[[ Page text, beginning ]]

There isn’t one.
Contrary to the prevailing narrative, the pain didn’t start when the United States imposed tariffs on our trading partners. The pain started much earlier. When, exactly, doesn’t necessarily matter, though we can focus on China’s accession to the World Trade Organization (WTO), its subsequent skirting of the rules, the WTO’s insistence on hamstringing the U.S. response, and our allies’ insouciance as long as the U.S. acted as the market of last resort. These actions led to unnatural offshoring of manufacturing in the Midwest, which delivered the 2016 election to Donald Trump.
Many critics glibly remark that we know tariffs don’t work because Smoot-Hawley and Ricardo and other stuff from freshman economics. We’ve already thanked Doug Irwin for debunking the argument that Smoot-Hawley caused the beggar-thy-neighbor policies that aggravated the Great Depression: that was – as with other memorable global crises – due to a banking failure, not a U.S. tariff bill. A propos of that: it turns out that even after the financial crisis banks remain as terrible at self-regulation as they were before it. But carry on unwinding Dodd-Frank.
- All markets are perfectly competitive.
- Good are homogeneous.
- There are no transportation costs.
- Labor is mobile within countries but not across them.
- There is full employment.
- Labor is the only factor of production.
Does this sound like the world you live in? Me either. Especially the last one, since, as the Economist has pointed out, globalization favors capital over labor. (As do massive corporate tax cuts that aren’t tied to investment or workers.) These arguments must seem out-of-touch, elitist even, to those who’ve lost their jobs, or had friends and relatives lose their jobs, because of import penetration – import penetration that economists underestimated.
So let’s move past the obsession with the argument that tariffs are always bad because that’s what a completely unrealistic economic model tells us.
That doesn’t mean tariffs are good. But we need to talk about the purpose of the tariffs currently in play, not just the tariffs themselves.
The goal of the tariffs isn’t premised on the nostalgic idea that we can rebuild the Midwest Rust Belt to look just as it did in the 50s. That’s a fundamental misunderstanding of the exercise.
The stated goal of the tariffs is to make sure the Chinese don’t siphon off the rest of our modern manufacturing. Aeronautics. Robotics. Advanced automotive manufacturing. Pharmaceuticals. Information technology. Because that’s what Made in China 2025 seeks to do. What jobs carcass will be left for us to pick over if China succeeds?
It’s not clear how the Administration plans to get there. The dueling talking points this spring by Secretary Mnuchin, who came back from China thinking there was a deal, and Ambassador Lighthizer, who didn’t, don’t inspire confidence that the Administration has a concrete vision of what kind of results it wants to see.
But the fact that the Administration doesn’t convey a unified message doesn’t mean they haven’t correctly diagnosed the problem. Make no mistake: removing the tariffs won’t end the pain.
Indeed, China’s industrial policy isn’t the only thing we should be worrying about. Signs abound that China is sitting on a big bubble. What happens first: Does China’s bubble burst, which is terrible for the American economy, or does China execute Made in China 2025, which is terrible for the American economy? There’s a reason national security types are concluding our supply chains are too dependent on the Chinese.

[[ Page text, end ]]

● **Goal of the exercise**: Copy the passage of the text on tariffs that begins with the words containing "It’s not clear" and ends with "wants to see.", word for word.

[[ Available data, beginning ]]

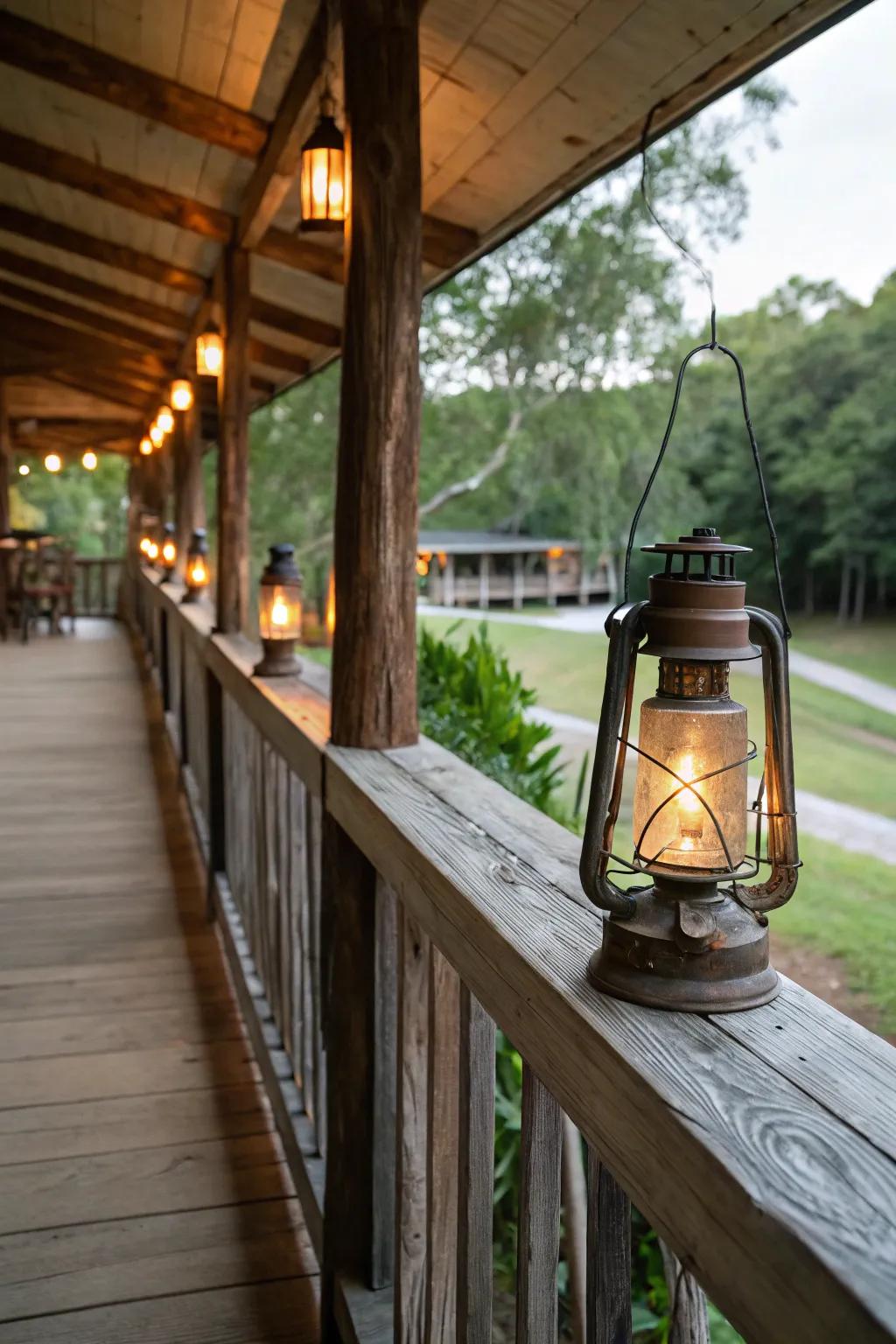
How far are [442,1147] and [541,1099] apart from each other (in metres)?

[[ Available data, end ]]

● **Solution to this exercise**:
It’s not clear how the Administration plans to get there. The dueling talking points this spring by Secretary Mnuchin, who came back from China thinking there was a deal, and Ambassador Lighthizer, who didn’t, don’t inspire confidence that the Administration has a concrete vision of what kind of results it wants to see.